▶ [Page excerpt]:
□ □ □ □ □ □ □

7. Danceteria
Danceteria, a club that sent “shockwaves” through the 1980s party scene and helped launch the explosive careers of acts like Madonna and the Rolling Stones, left some New Yorkers shaken when a bomb shaped time capsule, planted by club promoters, was found at a lower Manhattan construction site. In July 2017, an item shaped like a bomb from World War II was unearthed by construction workers, causing the closure of a portion of 21st Street and the evacuation of nearby office buildings. NYPD bomb squad units were called to the scene where the innocuous capsule was buried in 1985.
Since the discovery, cartoonists James Romberger and Marguerite van Cook have claimed responsibility for the controversial stunt. Posters from the 1980s advertising the burial list its contents as, “Priceless Art for Posterity, Memorabilia from the Stars of the Scene, Trash of the Treacherous, Souvenirs Not Sold Anywhere.” According to van Cook’s Facebook page, some of the items enclosed in the bombshell are “one of Diana Ross’ fake eyelashes and Chi Chi Valenti’s g-string among thousands of messages to the future.” On October 25th, 1985 the capsule was buried in an alley adjacent to Danceteria with a sign reading, “To all you Futurists, 10 feet opposite this sign is a time capsule. Please open it in 10,000 years.”

□ □ □ □ □ □ □

Stored items from a collection:

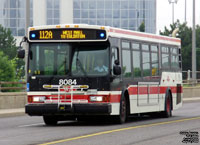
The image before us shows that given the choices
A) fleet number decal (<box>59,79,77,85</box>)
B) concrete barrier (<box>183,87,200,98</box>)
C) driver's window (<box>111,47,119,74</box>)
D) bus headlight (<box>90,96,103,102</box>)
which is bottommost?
concrete barrier (<box>183,87,200,98</box>)

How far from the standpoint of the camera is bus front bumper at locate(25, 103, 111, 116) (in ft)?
61.7

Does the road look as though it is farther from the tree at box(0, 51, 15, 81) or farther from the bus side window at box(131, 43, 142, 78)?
the tree at box(0, 51, 15, 81)

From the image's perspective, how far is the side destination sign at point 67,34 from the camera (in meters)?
19.1

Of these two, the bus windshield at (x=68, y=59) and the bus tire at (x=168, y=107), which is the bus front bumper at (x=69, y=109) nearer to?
the bus windshield at (x=68, y=59)

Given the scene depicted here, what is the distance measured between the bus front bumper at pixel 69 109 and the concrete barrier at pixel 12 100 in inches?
353

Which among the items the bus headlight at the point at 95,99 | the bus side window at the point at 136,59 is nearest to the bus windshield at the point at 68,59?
the bus headlight at the point at 95,99

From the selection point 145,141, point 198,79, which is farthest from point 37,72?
point 198,79

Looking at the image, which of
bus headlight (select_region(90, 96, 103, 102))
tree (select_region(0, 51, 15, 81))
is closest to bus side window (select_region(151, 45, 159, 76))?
bus headlight (select_region(90, 96, 103, 102))

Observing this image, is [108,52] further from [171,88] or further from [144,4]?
[144,4]

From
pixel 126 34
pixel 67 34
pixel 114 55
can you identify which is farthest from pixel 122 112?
pixel 67 34

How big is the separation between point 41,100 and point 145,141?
600cm

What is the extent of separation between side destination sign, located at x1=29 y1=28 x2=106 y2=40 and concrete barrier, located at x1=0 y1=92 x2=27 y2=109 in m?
8.82

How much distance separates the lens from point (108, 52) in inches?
752

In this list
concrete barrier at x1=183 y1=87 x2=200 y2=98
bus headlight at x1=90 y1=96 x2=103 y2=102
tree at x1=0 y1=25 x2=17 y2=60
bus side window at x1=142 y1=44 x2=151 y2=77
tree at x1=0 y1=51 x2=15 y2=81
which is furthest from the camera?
tree at x1=0 y1=25 x2=17 y2=60
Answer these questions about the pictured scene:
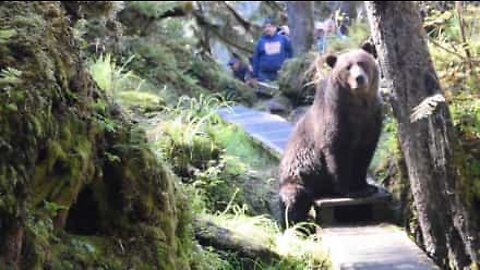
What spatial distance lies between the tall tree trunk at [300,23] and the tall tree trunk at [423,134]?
33.9 ft

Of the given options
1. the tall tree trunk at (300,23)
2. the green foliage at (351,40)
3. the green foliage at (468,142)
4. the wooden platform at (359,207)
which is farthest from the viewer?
the tall tree trunk at (300,23)

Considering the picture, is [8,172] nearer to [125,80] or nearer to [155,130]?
[155,130]

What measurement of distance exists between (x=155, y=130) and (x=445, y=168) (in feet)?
9.35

□ □ □ □ □ □ □

▶ [Work request A]: According to the Danceteria text, on what date was the time capsule buried?
▶ [Work request B]: From the Danceteria text, reproduce the part that opens with the words containing "7. Danceteria" and closes with "buried in 1985.".

▶ [Task solution A]: October 25th, 1985

▶ [Task solution B]:
7. Danceteria
Danceteria, a club that sent “shockwaves” through the 1980s party scene and helped launch the explosive careers of acts like Madonna and the Rolling Stones, left some New Yorkers shaken when a bomb shaped time capsule, planted by club promoters, was found at a lower Manhattan construction site. In July 2017, an item shaped like a bomb from World War II was unearthed by construction workers, causing the closure of a portion of 21st Street and the evacuation of nearby office buildings. NYPD bomb squad units were called to the scene where the innocuous capsule was buried in 1985.